Excerpts from a spatial reasoning dataset:
• • •
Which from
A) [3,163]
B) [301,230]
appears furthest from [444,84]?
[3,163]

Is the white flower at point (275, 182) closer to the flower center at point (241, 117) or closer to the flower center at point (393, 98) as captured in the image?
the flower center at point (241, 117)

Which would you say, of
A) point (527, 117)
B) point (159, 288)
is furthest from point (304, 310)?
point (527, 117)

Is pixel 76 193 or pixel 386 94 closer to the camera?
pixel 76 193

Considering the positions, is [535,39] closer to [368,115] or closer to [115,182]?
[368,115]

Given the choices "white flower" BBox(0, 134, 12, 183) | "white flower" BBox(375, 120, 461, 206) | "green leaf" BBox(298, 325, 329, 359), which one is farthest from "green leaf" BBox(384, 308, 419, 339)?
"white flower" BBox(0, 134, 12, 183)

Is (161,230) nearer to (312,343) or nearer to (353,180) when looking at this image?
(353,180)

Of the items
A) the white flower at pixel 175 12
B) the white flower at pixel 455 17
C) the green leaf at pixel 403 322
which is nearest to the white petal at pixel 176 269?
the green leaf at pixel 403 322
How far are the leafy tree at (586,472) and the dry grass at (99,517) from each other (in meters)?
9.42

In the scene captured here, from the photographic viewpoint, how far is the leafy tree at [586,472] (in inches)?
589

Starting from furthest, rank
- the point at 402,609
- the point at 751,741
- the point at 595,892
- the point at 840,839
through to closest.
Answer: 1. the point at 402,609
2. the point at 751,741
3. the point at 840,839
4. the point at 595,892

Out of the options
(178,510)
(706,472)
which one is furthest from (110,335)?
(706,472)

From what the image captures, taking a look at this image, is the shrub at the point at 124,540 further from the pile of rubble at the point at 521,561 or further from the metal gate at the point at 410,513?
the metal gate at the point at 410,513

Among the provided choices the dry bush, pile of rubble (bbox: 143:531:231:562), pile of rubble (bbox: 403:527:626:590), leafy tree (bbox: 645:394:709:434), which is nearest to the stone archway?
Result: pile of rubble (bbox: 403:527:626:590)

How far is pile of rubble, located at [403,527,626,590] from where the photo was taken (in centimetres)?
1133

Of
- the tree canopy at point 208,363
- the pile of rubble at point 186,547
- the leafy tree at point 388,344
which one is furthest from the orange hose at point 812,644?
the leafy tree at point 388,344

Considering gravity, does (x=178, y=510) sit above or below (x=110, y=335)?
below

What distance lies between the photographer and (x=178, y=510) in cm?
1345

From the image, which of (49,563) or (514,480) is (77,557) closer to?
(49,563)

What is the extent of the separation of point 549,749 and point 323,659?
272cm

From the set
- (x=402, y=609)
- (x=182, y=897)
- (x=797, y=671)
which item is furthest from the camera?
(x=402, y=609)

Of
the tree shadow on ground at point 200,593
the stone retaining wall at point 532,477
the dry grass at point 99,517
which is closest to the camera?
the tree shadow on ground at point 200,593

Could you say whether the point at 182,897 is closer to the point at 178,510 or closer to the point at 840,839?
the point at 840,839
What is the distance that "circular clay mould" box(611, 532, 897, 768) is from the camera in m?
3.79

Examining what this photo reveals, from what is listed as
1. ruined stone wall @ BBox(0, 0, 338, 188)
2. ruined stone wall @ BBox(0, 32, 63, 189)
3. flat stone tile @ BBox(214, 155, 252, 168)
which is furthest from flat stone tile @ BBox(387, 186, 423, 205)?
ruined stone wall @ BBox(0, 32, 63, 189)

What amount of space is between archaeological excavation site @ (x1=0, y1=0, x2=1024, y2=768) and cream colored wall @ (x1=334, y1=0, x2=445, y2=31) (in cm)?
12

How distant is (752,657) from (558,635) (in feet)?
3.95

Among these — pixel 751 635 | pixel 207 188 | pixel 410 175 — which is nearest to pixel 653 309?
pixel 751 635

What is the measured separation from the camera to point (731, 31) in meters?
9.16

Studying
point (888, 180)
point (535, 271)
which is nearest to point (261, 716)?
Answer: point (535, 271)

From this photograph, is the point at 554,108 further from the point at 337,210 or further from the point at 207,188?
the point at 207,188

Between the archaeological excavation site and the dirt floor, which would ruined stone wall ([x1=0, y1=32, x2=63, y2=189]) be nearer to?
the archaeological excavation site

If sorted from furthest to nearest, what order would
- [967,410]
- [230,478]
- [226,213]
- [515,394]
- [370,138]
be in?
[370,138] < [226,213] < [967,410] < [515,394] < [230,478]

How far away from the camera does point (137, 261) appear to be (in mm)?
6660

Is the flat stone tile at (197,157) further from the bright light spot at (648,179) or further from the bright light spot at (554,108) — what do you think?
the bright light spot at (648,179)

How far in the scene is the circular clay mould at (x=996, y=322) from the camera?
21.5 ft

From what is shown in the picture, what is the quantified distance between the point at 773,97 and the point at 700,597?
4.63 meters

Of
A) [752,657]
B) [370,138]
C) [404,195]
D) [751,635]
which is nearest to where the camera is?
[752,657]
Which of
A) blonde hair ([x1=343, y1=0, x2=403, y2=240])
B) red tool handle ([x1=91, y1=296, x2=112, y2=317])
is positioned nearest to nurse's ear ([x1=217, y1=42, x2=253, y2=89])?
• • •
Exercise brief: Can you lay out all of the material above as a JSON list of strings, one string per line, skipping the blank lines?

Result:
[
  "Which from",
  "A) [3,163]",
  "B) [301,230]",
  "appears furthest from [444,84]?",
  "[3,163]",
  "Is the white flower at point (275, 182) closer to the flower center at point (241, 117) or closer to the flower center at point (393, 98) as captured in the image?",
  "the flower center at point (241, 117)",
  "Which would you say, of",
  "A) point (527, 117)",
  "B) point (159, 288)",
  "is furthest from point (304, 310)?",
  "point (527, 117)",
  "Is pixel 76 193 or pixel 386 94 closer to the camera?",
  "pixel 76 193",
  "Considering the positions, is [535,39] closer to [368,115] or closer to [115,182]?",
  "[368,115]",
  "Given the choices \"white flower\" BBox(0, 134, 12, 183) | \"white flower\" BBox(375, 120, 461, 206) | \"green leaf\" BBox(298, 325, 329, 359), which one is farthest from \"green leaf\" BBox(384, 308, 419, 339)?",
  "\"white flower\" BBox(0, 134, 12, 183)",
  "Is (161,230) nearer to (312,343) or nearer to (353,180) when looking at this image?",
  "(353,180)",
  "Of the items",
  "A) the white flower at pixel 175 12",
  "B) the white flower at pixel 455 17",
  "C) the green leaf at pixel 403 322",
  "which is nearest to the white petal at pixel 176 269?",
  "the green leaf at pixel 403 322",
  "How far are the leafy tree at (586,472) and the dry grass at (99,517) from each other (in meters)?",
  "9.42",
  "In the scene captured here, from the photographic viewpoint, how far is the leafy tree at [586,472] (in inches)?",
  "589",
  "Starting from furthest, rank",
  "- the point at 402,609",
  "- the point at 751,741",
  "- the point at 595,892",
  "- the point at 840,839",
  "through to closest.",
  "Answer: 1. the point at 402,609",
  "2. the point at 751,741",
  "3. the point at 840,839",
  "4. the point at 595,892",
  "Out of the options",
  "(178,510)",
  "(706,472)",
  "which one is furthest from (110,335)?",
  "(706,472)",
  "From what the image captures, taking a look at this image, is the shrub at the point at 124,540 further from the pile of rubble at the point at 521,561 or further from the metal gate at the point at 410,513?",
  "the metal gate at the point at 410,513",
  "Among the provided choices the dry bush, pile of rubble (bbox: 143:531:231:562), pile of rubble (bbox: 403:527:626:590), leafy tree (bbox: 645:394:709:434), which is nearest to the stone archway?",
  "Result: pile of rubble (bbox: 403:527:626:590)",
  "How far is pile of rubble, located at [403,527,626,590] from where the photo was taken (in centimetres)?",
  "1133",
  "Of",
  "- the tree canopy at point 208,363",
  "- the pile of rubble at point 186,547",
  "- the leafy tree at point 388,344",
  "which one is furthest from the orange hose at point 812,644?",
  "the leafy tree at point 388,344",
  "Considering gravity, does (x=178, y=510) sit above or below (x=110, y=335)?",
  "below",
  "What distance lies between the photographer and (x=178, y=510) in cm?",
  "1345",
  "From the image, which of (49,563) or (514,480) is (77,557) closer to?",
  "(49,563)",
  "What is the extent of the separation of point 549,749 and point 323,659?",
  "272cm",
  "From the set",
  "- (x=402, y=609)",
  "- (x=182, y=897)",
  "- (x=797, y=671)",
  "which item is furthest from the camera?",
  "(x=402, y=609)",
  "Of",
  "the tree shadow on ground at point 200,593",
  "the stone retaining wall at point 532,477",
  "the dry grass at point 99,517",
  "which is closest to the camera?",
  "the tree shadow on ground at point 200,593",
  "Could you say whether the point at 182,897 is closer to the point at 178,510 or closer to the point at 840,839?",
  "the point at 840,839",
  "What is the distance that \"circular clay mould\" box(611, 532, 897, 768) is from the camera in m?",
  "3.79",
  "Examining what this photo reveals, from what is listed as",
  "1. ruined stone wall @ BBox(0, 0, 338, 188)",
  "2. ruined stone wall @ BBox(0, 32, 63, 189)",
  "3. flat stone tile @ BBox(214, 155, 252, 168)",
  "which is furthest from flat stone tile @ BBox(387, 186, 423, 205)?",
  "ruined stone wall @ BBox(0, 32, 63, 189)",
  "What amount of space is between archaeological excavation site @ (x1=0, y1=0, x2=1024, y2=768) and cream colored wall @ (x1=334, y1=0, x2=445, y2=31) (in cm)?",
  "12",
  "How distant is (752,657) from (558,635) (in feet)?",
  "3.95",
  "Among these — pixel 751 635 | pixel 207 188 | pixel 410 175 — which is nearest to pixel 653 309?",
  "pixel 751 635",
  "What is the measured separation from the camera to point (731, 31) in meters?",
  "9.16",
  "Studying",
  "point (888, 180)",
  "point (535, 271)",
  "which is nearest to point (261, 716)?",
  "Answer: point (535, 271)",
  "From this photograph, is the point at 554,108 further from the point at 337,210 or further from the point at 207,188?",
  "the point at 207,188",
  "Between the archaeological excavation site and the dirt floor, which would ruined stone wall ([x1=0, y1=32, x2=63, y2=189]) be nearer to?",
  "the archaeological excavation site",
  "If sorted from furthest to nearest, what order would",
  "- [967,410]",
  "- [230,478]",
  "- [226,213]",
  "- [515,394]",
  "- [370,138]",
  "be in?",
  "[370,138] < [226,213] < [967,410] < [515,394] < [230,478]",
  "How far away from the camera does point (137, 261) appear to be (in mm)?",
  "6660",
  "Is the flat stone tile at (197,157) further from the bright light spot at (648,179) or further from the bright light spot at (554,108) — what do you think?",
  "the bright light spot at (648,179)",
  "How far in the scene is the circular clay mould at (x=996, y=322) from the camera?",
  "21.5 ft",
  "From what is shown in the picture, what is the quantified distance between the point at 773,97 and the point at 700,597?",
  "4.63 meters",
  "Of",
  "A) [752,657]",
  "B) [370,138]",
  "C) [404,195]",
  "D) [751,635]",
  "which is nearest to where the camera is?",
  "[752,657]",
  "Which of",
  "A) blonde hair ([x1=343, y1=0, x2=403, y2=240])",
  "B) red tool handle ([x1=91, y1=296, x2=112, y2=317])",
  "is positioned nearest to nurse's ear ([x1=217, y1=42, x2=253, y2=89])?"
]